# vyre-libs::nn SKILL
Neural-network primitives - activation, linear layers, normalization,
attention. Every op is a Cat-A composition over `vyre-ops` primitives
and lower-level `vyre-libs::math` functions.
## Coverage targets
- Activations: `relu`. Future: `gelu`, `silu`, `tanh`, `sigmoid`.
- Linear: `linear` (feature-depends on `math-linalg`).
- Normalization: `layer_norm`. Future: `rms_norm`, `batch_norm`,
`group_norm`.
- Attention: `softmax`, `attention`. Future: `flash_attention_v2`
(post-0.6 LLM template crate R-3).
## Witness sources
- `relu`: trivial - identity for non-negative u32.
- `layer_norm`: PyTorch's `torch.nn.LayerNorm` reference with
`eps=1e-5`, plus a corpus of edge cases (constant input, zero
variance, large variance).
- `softmax`: exact probabilities summing to 1 ± 1e-6 (tolerance for
`f32` rounding).
- `attention`: reference pulled from `scaled_dot_product_attention`
in PyTorch.
## Benchmark targets (criterion)
- `softmax` on 4096 F32 elements: ≤ 500 µs sequential, ≤ 20 µs with
workgroup-shared variant once `DataType::Shared` lands.
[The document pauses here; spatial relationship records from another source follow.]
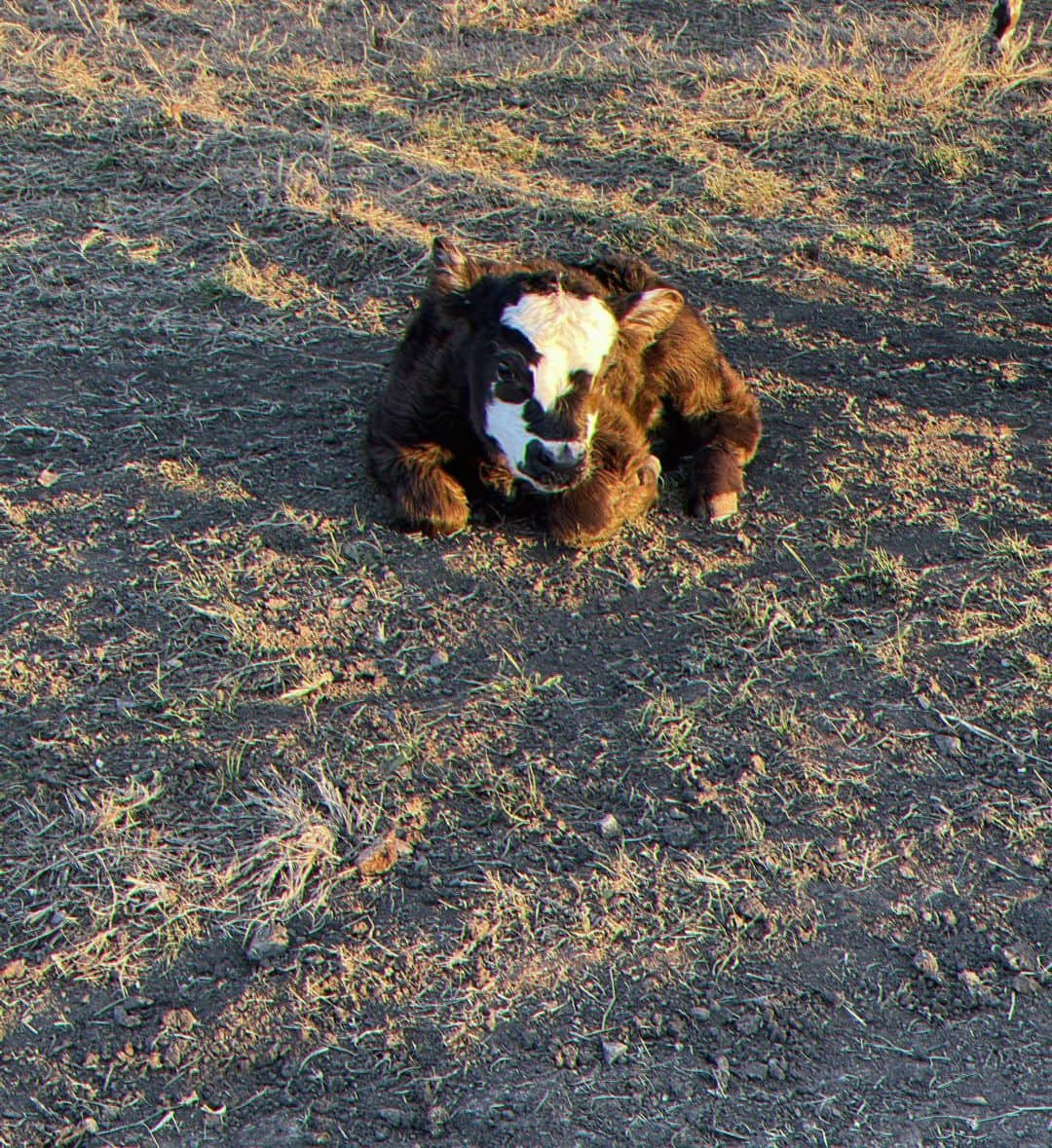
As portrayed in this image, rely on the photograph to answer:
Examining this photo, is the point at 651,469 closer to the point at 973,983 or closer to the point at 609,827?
the point at 609,827

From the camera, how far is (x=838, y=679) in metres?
5.06

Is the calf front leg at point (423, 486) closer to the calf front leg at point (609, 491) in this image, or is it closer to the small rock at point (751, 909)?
the calf front leg at point (609, 491)

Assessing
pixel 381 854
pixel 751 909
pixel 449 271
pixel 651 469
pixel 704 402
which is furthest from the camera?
pixel 704 402

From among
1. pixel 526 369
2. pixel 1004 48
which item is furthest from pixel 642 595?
pixel 1004 48

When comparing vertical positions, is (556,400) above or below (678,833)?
above

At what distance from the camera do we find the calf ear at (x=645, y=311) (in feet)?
19.1

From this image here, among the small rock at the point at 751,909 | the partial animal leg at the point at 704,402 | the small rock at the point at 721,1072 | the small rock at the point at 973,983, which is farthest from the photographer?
the partial animal leg at the point at 704,402

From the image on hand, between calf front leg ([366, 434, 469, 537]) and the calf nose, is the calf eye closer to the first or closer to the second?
the calf nose

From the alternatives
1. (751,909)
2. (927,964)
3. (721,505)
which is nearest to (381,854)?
(751,909)

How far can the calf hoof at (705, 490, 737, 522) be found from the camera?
5844mm

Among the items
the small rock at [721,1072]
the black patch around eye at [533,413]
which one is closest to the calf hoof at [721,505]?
the black patch around eye at [533,413]

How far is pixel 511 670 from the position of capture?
510 cm

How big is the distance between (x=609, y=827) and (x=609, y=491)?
1.59 meters

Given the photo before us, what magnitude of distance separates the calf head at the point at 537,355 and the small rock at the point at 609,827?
56.9 inches
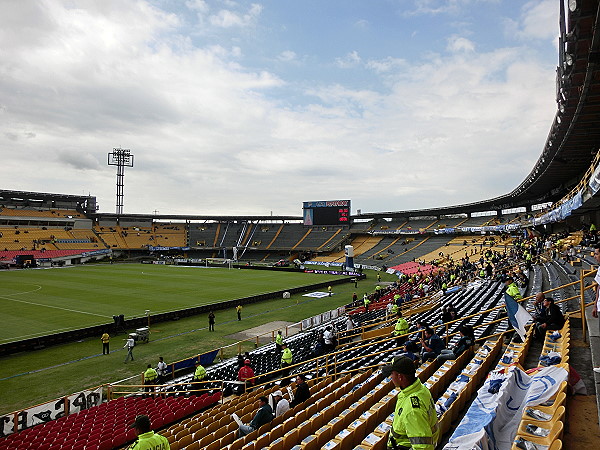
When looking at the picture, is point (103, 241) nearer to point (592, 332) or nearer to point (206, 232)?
point (206, 232)

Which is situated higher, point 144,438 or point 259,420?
point 144,438

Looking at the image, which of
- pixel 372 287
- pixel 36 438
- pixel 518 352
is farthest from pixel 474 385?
pixel 372 287

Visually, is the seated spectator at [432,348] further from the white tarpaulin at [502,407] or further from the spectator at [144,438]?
the spectator at [144,438]

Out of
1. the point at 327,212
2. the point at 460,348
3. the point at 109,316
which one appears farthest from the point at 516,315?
the point at 327,212

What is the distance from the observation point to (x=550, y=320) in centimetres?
777

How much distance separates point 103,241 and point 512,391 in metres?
87.4

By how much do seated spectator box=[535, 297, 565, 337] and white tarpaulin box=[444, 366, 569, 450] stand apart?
12.2ft

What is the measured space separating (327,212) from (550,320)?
215 ft

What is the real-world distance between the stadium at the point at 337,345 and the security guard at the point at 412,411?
0.57 metres

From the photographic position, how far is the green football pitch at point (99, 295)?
23266 millimetres

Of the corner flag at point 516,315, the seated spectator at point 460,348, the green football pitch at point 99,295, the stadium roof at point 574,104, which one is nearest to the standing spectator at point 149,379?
the seated spectator at point 460,348

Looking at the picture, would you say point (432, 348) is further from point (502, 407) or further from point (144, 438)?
point (144, 438)

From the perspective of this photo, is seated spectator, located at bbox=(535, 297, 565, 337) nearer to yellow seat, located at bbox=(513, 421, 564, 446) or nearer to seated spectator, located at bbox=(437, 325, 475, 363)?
seated spectator, located at bbox=(437, 325, 475, 363)

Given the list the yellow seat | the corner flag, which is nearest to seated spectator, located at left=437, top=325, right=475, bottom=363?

- `layer_norm` on 4096 F32 elements: ≤ 500 µs sequential.
- `attention` at seq_len=128, head_dim=64: ≤ 5 ms sequential; the
FlashAttention-v2 variant (R-3, post-0.6) targets ≤ 200 µs on a
3090.
## Backend parity contract
- F32 ops must be bit-identical across backends on inputs whose
reduction tree is associativity-safe. For non-associative float
reductions, document an explicit tolerance ≤ `f32::EPSILON * n`.
## Shape contract
- `softmax(input, output, n)`: both 1-D F32 length `n`.
- `layer_norm(input, output, n, eps)`: both 1-D F32 length `n`.
- `attention(q, k, v, out, s, d)`: all four 2-D F32 shape `[s, d]`.
- All builders route through `check_tensors` for collision, dtype,
and overflow - no op-specific shape logic lives outside the builder.